The problem with what you're trying to do is that you are taking a contradiction in stride and moving on as if nothing's wrong. This is not how the notion of numbers expands (from $\mathbb{N}$ to $\mathbb{Z}$ to $\mathbb{Q}$ to $\mathbb{R}$ to $\mathbb{C}$). We don't define "new" numbers that have, as you say, impossible properties, but numbers which extend the definitions of existing operations to domains where they were previously undefined.
For instance, working with natural numbers, the difference $a-b$ is undefined if $b\gt a$. Defining it for all values of $a$ and $b$ gives rise to the concept of integers. In a similar way defining $a \over b$ when $a$ is not a multiple of $b$ gives us rational numbers, and so on. This practice is called closure, and when we do it, we say the resulting set of numbers "closed" under the operation in question.
What you're doing is simply declaring that a pretend "number" behaves in a certain way in some circumstances and trying to then determine how that number would then behave in other circumstances. There is nothing wrong with that, per se, in fact people do it all the time, but they don't call the things they invent "numbers" because they aren't numbers. They don't have the properties numbers have or behave the way numbers behave. When you do this sort of thing, though, you need to make sure that the way you define your new entity is clear and consistent. You seem to have a problem there. For instance, since your made up entity $j$ interacts with numbers, you might want to think of it as an operator that works on numbers, letting $jk=k^2$ but how then do you define $j^n$? If you define it recursively as $j^{n+1}k=j(j^nk)$, you have a problem since $j^2k=j(jk)=j(k^2)=(k^2)^2=k^4\neq k^3 =j^2k$ by your original definition. Thus $j^n$ and $j^{n+1}$ as you define them are related in a way that is not really consistent with our usual understanding of exponentiation when it comes to operators. Thus you may want to use a different notation (say $j_n$) to designate this related family of operators.

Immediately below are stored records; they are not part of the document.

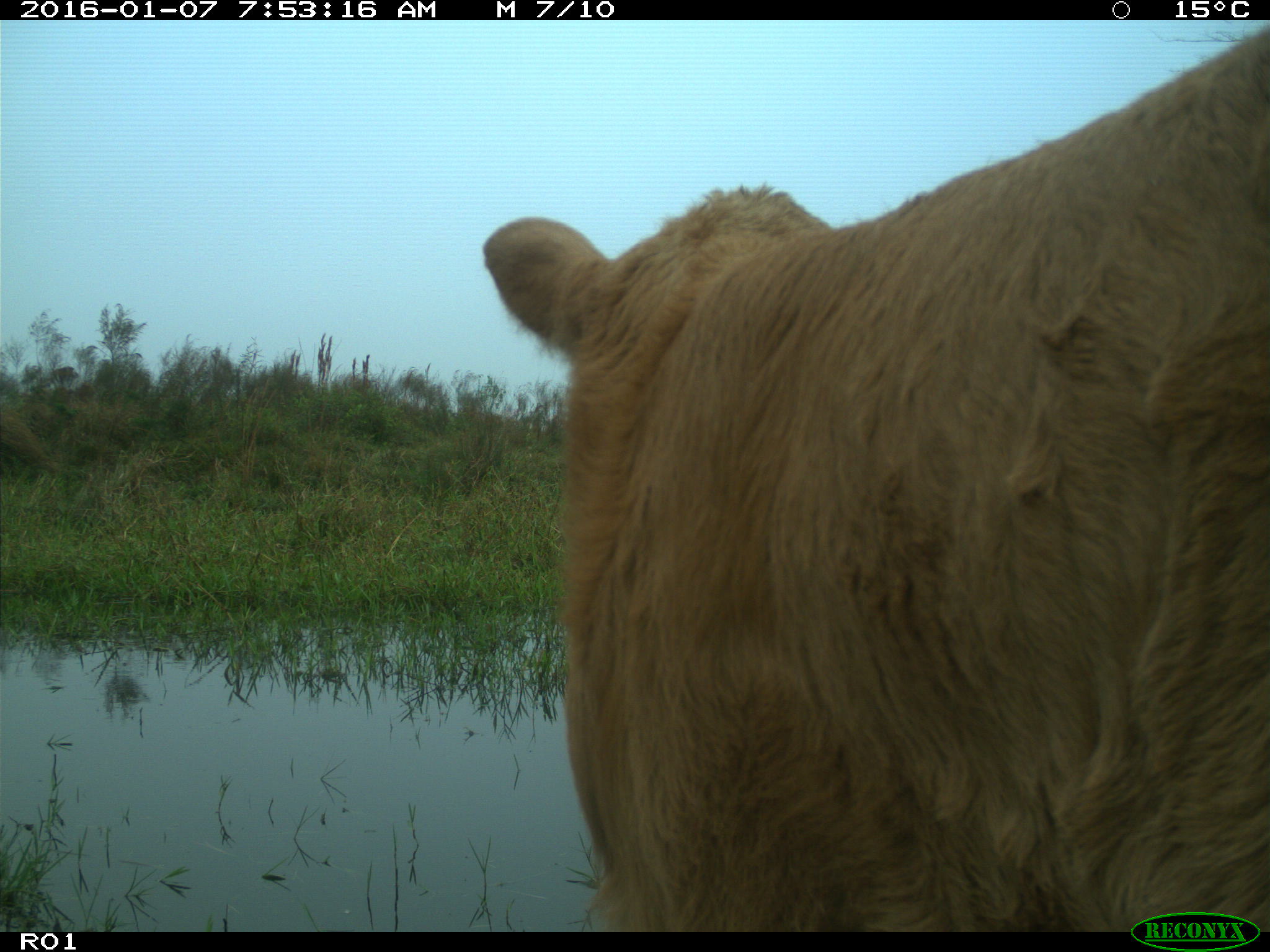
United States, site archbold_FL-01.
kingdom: Animalia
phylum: Chordata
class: Mammalia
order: Artiodactyla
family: Bovidae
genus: Bos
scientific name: Bos taurus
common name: domestic cow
Bos taurus (domestic cow).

Whatever you do, though, $j$ is not a number, so $jk$ is not really the product of $j$ and $k$, but the application of $j$ to $k$. it makes no sense to try to raise a number to the power of an operator. The result is undefined, and unlike the cases above, it's undefined for all numbers and all $j_n$, so you have no analogy to work with to "close" it. You could essentially define it any way you like, and it would be an entirely new operator. Thus, your question about $e^j$ is essentially meaningless.